Según informa el diario El Tiempo (dic. 14/17), la formula vicepresidencial de Timochenko, Imelda Daza, en reciente foro con Clara López, se quejó de la forma “peyorativa” en que otros partidos se refieren a las Farc. La política vallenata sostuvo que el partido Farc está sufriendo estigmatización. “Es como la peste que viene a infectar a otros”, anotó, en referencia a evidentes alianzas para las presidenciales del 2018. La candidata de las Farc lleva 26 años viviendo en Suecia, país especialmente tolerante de los terroristas de ultramar, y bastante menos tolerante con los terroristas de la Unión Europea. Por su larga ausencia en Europa la señora Daza no estuvo presente durante los innumerables crímenes cometidos por las Farc durante esos últimos 26 años.
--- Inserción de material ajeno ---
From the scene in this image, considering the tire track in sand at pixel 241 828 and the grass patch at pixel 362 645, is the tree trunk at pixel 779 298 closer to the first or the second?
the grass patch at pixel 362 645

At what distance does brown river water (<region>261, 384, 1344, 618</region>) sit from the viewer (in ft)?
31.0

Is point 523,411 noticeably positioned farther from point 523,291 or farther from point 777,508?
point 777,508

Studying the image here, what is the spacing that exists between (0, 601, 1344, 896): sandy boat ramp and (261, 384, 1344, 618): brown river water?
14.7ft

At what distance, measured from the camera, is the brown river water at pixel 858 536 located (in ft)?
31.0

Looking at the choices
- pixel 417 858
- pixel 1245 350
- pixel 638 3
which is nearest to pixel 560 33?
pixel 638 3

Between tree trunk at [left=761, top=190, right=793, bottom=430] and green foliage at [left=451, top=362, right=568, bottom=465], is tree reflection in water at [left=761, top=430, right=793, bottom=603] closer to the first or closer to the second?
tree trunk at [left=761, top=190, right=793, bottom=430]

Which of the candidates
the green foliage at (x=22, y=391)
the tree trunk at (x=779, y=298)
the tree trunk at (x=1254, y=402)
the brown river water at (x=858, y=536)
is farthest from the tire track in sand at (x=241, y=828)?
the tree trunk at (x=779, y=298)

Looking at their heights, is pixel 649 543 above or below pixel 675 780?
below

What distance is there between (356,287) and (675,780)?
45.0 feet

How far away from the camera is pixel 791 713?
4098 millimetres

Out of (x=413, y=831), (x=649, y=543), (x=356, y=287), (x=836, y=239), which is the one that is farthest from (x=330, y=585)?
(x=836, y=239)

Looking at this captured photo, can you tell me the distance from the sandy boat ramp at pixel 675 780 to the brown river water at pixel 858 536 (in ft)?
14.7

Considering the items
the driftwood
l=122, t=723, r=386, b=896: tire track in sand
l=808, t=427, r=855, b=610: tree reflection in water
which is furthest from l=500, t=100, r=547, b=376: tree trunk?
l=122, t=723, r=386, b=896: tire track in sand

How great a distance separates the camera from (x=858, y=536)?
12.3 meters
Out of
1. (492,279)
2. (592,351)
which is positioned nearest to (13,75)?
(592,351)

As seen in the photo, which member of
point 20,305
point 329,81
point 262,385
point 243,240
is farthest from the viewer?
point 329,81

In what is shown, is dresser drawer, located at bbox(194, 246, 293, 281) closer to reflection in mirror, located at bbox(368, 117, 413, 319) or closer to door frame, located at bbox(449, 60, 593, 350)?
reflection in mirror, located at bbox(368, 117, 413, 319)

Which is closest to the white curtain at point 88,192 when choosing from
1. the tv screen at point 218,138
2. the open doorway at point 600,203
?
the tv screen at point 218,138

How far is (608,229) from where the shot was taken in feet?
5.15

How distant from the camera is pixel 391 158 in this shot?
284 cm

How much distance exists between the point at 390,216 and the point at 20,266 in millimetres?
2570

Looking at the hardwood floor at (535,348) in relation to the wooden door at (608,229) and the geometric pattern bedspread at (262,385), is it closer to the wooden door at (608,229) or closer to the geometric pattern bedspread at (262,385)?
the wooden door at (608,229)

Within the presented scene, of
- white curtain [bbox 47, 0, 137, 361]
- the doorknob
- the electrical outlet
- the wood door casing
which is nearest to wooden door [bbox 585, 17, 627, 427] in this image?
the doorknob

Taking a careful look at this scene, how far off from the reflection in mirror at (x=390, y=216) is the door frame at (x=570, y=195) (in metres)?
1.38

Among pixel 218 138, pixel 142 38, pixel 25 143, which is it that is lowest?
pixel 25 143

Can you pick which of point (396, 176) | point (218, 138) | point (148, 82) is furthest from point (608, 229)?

Si hubiera estado, posiblemente la señora Daza entendería el rechazo del país en general, y de los candidatos en particular, a tener nada, absolutamente nada que ver con las Farc.

Tarek William Saab, el fiscal general designado por la Asamblea Nacional Constituyente de Venezuela, ha abierto este martes una investigación penal contra Rafael Ramírez, hombre de confianza de Hugo Chávez y exministro de Energía y expresidente de PDVSA quien durante 14 años ocupó importantes cargos en el gobierno de Venezuela. Ramírez, según dice el Wall Street Journal, es uno de los grandes corruptos de la historia: sus coimas no se medían en millones de dólares ni en decenas de millones; se medían en centenares de millones de dólares. Rafael Ramírez es íntimo y muy seguramente socio tanto de María Gabriela, la hija del difunto Chávez, como de familiares de Diosdado Cabello. La heredera de Chávez goza de una fortuna de 4.000 millones de dólares que parece no ha sido forjada con el sudor de su frente. La pregunta de fondo es ¿Saab y Maduro son capaces de irse en contra de la hija de Hugo Chávez y de los familiares de Diosdado Cabello? Doble a sencillo que no son capaces.